Anti-tobacco forces often argue that smokers are a burden on the American economy. When Congress debated FDA tobacco regulation in 2009, the White House advised that tobacco use “accounts for over a $100 billion annually in financial costs to the economy” (here). In 2011, the CDC estimated smoking costs at $193 billion (here).
New data from a highly credible source reinforce a very different perspective on the issue.
In June, the non-partisan Congressional Budget Office (CBO) produced a financial analysis of a hypothetical federal cigarette tax increase (available here). It reveals that quitting smoking is a money-saver for the government in some respects, and a money-loser in others.
Using standard methodology, the CBO studied the effects on the federal budget of “a hypothetical increase of 50 cents per pack in the federal excise tax on cigarettes and small cigars (adjusted each year to keep pace with inflation)…” The analysis focuses mainly on the period 2013 to 2021, with long-term projections to 2085.
The CBO estimates that the tax increase would produce a gain of $41 billion through 2021. Most of the gain ($38 billion) would come from increased tax revenues. Another $3 billion would come from income tax receipts related to increased productivity among former smokers.
With respect to federal health care, “Medicaid would see the largest savings over the 2013-2021 period—about $560 million,” while “Medicare would have the next-largest savings in the near term—about $250 million.”
But the CBO also reported some expenses related to cessation: “By contrast, Social Security’s Old-Age and Survivors Insurance program, which pays retirement benefits, would experience the largest net increase in costs because of the policy. On net, outlays for Social Security would rise by about $150 million over the 2013-2021 period.”
Medicaid/Medicare savings would exceed increased Social Security payments until 2025. After that, Social Security increases due to increased longevity would exceed Medicaid/Medicare savings.
Not smoking is associated with increased longevity, which is associated with increased net costs for the health care system, rather than savings.
A 2008 study from the National Institute for Public Health and the Environment, Tilburg University and Erasmus University in The Netherlands (access here) concluded that the average 20-year-old smoker would consume $270,000 in health care in their remaining lifetime, while the average “healthy-living” person would consume $345,000 (assuming the current euro/dollar conversion). As the researchers explained, “…smoking is in particular related to lethal (and relatively inexpensive) diseases… Unfortunately, these life-years gained [by healthy living] are not lived in full health and come at a price: people suffer from other diseases, which increases health-care costs.”
Another study from The Netherlands (available here) in 1998 came to a similar conclusion: “From a humanitarian point of view, life is preferable to death and health to illness. The aim of health care is not to save money but to save people from preventable suffering and death… There is no evidence that healthcare costs are increasing because citizens live unhealthier lives. In fact, quite the contrary would seem to be the case.”
Despite the research, the CDC refuses to consider smoking-related health care costs and savings. This narrow perspective has been criticized by Vanderbilt economist Kip Viscusi: “It looks unpleasant or ghoulish to look at the cost savings as well as the cost increases and it's not a good thing that smoking kills people. But if you're going to follow this health-cost train all the way, you have to take into account all the effects, not just the ones you like…” (quoted here).

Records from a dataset
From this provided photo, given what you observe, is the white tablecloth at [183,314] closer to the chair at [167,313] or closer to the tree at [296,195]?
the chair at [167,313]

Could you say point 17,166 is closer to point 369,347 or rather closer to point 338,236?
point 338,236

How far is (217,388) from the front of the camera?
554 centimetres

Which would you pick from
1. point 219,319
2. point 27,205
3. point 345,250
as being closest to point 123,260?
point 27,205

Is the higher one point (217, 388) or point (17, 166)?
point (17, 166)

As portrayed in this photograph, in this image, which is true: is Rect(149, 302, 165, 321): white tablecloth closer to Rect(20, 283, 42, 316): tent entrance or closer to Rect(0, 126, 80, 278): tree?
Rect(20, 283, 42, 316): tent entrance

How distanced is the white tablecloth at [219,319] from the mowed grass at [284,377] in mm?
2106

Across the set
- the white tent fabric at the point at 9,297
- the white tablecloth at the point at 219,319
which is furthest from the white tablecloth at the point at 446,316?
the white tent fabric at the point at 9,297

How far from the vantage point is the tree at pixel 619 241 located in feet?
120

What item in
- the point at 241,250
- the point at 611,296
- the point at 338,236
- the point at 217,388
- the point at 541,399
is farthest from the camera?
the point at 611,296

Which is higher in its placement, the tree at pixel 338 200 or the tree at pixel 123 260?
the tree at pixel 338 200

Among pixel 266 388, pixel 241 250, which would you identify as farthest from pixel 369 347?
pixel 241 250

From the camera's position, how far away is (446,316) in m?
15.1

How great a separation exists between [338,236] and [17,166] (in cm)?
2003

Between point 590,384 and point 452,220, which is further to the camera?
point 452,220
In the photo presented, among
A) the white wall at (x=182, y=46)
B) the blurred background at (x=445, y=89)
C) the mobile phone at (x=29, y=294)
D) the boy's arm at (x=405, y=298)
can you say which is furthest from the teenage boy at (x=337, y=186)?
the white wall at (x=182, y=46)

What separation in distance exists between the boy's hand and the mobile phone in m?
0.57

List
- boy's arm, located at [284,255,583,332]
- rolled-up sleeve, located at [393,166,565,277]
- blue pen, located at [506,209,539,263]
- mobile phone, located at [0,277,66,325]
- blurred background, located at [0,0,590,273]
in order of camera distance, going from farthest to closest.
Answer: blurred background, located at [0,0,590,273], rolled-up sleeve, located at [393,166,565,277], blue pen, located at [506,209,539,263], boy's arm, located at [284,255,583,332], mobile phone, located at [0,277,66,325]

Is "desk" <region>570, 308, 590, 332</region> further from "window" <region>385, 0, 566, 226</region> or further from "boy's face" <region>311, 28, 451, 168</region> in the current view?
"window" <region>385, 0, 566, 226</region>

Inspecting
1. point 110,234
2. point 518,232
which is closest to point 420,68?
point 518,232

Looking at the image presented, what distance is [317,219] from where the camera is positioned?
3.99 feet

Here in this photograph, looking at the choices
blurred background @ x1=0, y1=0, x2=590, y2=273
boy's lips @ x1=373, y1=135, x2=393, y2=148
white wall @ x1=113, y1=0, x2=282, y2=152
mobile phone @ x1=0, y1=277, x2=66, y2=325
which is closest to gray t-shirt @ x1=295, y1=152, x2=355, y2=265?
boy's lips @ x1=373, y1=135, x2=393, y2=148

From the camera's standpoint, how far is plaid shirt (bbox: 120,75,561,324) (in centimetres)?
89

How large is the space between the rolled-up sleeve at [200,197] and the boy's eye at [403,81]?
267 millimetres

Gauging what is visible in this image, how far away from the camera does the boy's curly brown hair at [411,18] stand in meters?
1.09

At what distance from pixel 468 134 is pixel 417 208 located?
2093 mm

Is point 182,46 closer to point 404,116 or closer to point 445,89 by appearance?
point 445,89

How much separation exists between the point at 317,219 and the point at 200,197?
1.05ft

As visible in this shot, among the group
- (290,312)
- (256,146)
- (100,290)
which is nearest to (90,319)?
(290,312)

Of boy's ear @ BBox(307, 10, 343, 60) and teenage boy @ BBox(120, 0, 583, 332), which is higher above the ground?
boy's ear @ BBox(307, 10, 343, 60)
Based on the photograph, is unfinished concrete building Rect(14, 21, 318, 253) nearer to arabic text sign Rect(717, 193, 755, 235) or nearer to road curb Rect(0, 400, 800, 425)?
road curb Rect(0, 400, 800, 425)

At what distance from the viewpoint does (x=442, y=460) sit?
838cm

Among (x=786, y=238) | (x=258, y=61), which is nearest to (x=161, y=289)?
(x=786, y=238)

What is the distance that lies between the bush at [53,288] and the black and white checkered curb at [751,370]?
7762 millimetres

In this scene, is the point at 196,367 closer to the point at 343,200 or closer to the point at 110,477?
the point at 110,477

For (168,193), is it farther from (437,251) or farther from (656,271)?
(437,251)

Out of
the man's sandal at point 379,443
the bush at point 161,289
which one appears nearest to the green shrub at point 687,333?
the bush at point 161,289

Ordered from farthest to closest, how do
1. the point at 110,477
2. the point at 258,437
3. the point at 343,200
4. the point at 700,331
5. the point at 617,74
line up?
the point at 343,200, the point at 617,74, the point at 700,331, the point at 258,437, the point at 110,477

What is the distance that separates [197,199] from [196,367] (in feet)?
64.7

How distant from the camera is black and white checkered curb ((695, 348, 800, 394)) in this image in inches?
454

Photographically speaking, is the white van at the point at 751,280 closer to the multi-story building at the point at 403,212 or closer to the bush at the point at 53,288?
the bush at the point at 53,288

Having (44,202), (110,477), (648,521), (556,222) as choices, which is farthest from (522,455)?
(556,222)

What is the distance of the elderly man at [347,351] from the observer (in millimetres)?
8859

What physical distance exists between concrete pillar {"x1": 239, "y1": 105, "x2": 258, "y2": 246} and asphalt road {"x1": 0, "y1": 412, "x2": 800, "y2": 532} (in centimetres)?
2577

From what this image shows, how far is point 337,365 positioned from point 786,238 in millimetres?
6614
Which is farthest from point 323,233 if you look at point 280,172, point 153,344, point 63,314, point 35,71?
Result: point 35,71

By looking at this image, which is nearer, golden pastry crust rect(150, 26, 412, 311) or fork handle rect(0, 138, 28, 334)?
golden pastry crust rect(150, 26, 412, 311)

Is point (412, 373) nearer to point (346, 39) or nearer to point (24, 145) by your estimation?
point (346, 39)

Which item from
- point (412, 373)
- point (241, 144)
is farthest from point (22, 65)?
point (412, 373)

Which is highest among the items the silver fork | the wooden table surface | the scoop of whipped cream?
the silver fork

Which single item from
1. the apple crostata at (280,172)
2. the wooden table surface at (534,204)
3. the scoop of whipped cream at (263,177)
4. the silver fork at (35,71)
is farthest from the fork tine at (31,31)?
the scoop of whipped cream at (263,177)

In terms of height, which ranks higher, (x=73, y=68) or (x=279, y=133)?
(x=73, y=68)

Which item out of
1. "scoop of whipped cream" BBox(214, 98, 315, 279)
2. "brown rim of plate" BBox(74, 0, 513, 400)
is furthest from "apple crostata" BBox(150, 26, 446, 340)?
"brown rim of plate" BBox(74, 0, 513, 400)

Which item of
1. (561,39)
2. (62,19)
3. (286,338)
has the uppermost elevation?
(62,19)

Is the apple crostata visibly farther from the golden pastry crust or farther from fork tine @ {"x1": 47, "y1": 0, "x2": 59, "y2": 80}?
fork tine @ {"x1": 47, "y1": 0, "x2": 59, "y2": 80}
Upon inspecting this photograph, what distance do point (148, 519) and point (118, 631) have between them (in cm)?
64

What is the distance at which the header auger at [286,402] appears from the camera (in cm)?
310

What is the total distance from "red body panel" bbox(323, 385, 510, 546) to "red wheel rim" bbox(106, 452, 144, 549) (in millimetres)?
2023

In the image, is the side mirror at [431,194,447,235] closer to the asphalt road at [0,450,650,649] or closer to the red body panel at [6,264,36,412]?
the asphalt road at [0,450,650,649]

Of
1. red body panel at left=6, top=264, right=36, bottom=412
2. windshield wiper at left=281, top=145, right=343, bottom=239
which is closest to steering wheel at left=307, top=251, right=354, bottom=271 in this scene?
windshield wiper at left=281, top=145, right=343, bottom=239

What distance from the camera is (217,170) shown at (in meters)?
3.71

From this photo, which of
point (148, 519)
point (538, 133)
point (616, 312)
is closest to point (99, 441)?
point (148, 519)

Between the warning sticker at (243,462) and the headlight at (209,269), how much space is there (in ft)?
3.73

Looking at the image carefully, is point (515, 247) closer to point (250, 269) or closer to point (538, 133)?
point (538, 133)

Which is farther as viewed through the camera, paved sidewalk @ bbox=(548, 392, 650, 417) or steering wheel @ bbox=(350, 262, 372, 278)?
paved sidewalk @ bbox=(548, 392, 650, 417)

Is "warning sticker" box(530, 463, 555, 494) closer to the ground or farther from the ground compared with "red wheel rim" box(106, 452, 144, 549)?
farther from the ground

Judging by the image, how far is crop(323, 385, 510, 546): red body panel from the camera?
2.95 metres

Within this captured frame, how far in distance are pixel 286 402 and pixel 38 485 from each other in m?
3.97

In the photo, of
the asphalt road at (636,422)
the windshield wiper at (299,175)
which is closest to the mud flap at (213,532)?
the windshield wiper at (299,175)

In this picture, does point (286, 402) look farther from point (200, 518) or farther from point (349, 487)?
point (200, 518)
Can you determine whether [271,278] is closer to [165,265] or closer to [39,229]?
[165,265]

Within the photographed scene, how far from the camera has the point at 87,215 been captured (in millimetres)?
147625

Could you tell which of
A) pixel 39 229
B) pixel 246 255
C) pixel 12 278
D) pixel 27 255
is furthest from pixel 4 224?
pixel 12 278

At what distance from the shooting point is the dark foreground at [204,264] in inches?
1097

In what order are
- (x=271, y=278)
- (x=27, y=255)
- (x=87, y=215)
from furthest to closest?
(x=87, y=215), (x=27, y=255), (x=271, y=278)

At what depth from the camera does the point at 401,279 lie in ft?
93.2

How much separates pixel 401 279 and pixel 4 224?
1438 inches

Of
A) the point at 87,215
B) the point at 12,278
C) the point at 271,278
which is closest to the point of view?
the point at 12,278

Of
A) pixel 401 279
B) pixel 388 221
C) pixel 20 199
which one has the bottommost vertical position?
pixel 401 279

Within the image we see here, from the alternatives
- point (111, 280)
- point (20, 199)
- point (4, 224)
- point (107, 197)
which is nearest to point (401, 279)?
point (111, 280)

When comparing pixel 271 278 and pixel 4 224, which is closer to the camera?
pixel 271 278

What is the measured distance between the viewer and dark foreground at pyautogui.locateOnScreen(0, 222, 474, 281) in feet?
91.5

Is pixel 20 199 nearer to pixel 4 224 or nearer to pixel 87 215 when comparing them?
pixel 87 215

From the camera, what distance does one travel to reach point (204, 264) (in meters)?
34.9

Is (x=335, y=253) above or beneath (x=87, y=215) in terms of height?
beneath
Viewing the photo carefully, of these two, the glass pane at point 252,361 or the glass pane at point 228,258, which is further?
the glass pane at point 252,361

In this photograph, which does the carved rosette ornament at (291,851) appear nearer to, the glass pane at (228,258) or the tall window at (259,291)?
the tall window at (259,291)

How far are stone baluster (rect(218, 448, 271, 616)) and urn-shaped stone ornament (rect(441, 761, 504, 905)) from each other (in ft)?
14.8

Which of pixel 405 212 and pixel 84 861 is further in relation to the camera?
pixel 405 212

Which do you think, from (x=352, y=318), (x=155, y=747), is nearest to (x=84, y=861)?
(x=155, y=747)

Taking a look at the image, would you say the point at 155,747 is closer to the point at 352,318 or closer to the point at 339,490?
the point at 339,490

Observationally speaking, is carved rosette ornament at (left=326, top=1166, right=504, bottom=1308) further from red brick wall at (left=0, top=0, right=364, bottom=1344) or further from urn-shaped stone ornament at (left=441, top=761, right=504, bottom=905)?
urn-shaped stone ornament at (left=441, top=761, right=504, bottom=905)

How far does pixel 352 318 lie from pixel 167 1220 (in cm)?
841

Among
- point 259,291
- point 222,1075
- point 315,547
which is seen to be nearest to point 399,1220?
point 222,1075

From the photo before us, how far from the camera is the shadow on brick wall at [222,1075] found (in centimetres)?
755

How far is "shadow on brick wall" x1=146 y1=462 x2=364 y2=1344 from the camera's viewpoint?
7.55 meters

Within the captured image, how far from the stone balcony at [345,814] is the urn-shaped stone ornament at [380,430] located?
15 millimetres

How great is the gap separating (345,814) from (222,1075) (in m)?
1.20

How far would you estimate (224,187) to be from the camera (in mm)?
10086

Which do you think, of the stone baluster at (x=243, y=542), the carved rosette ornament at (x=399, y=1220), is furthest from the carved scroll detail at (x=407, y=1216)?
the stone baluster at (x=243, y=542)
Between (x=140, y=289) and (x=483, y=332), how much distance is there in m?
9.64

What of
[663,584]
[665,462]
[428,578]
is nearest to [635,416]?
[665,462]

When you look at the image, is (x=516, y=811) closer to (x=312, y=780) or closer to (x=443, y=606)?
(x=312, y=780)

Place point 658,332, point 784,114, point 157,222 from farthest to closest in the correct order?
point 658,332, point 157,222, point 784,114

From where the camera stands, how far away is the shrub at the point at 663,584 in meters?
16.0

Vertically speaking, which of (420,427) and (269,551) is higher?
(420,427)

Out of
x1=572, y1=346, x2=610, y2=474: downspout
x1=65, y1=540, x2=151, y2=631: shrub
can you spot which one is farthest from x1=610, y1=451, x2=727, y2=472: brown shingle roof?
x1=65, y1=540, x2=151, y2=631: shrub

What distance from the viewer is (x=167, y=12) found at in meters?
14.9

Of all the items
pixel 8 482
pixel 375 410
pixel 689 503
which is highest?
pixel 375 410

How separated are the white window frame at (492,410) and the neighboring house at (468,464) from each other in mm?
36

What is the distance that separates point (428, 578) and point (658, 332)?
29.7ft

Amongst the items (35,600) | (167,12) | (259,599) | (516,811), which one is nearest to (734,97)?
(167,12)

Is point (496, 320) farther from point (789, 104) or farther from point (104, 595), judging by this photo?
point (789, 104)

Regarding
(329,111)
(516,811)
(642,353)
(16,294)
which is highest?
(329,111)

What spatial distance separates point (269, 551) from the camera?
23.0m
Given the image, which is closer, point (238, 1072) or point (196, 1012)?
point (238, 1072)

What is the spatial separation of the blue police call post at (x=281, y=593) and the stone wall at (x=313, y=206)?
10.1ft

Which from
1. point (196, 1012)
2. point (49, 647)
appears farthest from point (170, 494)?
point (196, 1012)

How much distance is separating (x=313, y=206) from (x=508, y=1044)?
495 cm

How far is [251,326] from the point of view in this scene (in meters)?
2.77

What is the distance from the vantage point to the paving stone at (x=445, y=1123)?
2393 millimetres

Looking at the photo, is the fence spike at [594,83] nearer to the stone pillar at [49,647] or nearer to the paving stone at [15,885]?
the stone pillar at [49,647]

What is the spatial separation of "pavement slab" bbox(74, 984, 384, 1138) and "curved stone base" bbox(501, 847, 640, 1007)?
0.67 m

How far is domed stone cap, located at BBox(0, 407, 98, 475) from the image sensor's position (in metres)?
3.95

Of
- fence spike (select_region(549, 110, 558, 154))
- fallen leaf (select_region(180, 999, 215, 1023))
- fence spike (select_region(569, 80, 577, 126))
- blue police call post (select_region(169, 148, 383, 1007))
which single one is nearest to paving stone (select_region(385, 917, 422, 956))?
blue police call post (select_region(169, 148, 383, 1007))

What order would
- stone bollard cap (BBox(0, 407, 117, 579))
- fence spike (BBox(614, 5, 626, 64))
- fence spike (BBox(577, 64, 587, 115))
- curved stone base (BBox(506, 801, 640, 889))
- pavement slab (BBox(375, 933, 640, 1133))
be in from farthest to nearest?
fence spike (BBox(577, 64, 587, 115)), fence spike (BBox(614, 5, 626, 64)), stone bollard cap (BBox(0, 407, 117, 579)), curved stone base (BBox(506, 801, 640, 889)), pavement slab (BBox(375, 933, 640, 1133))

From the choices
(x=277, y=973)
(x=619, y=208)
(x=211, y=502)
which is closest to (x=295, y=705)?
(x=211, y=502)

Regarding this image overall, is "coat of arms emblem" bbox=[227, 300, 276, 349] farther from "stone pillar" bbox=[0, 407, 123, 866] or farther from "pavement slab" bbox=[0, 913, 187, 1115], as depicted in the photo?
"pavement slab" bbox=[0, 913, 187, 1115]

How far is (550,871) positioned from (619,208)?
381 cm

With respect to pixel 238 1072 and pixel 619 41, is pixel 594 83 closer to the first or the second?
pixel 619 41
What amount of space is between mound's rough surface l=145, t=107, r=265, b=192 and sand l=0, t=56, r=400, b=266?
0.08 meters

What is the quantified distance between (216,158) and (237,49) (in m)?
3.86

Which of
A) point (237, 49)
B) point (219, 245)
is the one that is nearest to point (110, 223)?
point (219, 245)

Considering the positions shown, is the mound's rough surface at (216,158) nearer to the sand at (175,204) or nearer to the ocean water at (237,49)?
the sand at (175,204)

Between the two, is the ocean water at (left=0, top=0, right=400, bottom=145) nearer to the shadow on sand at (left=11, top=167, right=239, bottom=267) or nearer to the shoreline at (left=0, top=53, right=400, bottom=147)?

▸ **Required action**
Reproduce the passage on the CBO analysis of smoking costs, starting at "New data from" and ending at "money-loser in others.".

▸ **Your solution**
New data from a highly credible source reinforce a very different perspective on the issue.
In June, the non-partisan Congressional Budget Office (CBO) produced a financial analysis of a hypothetical federal cigarette tax increase (available here). It reveals that quitting smoking is a money-saver for the government in some respects, and a money-loser in others.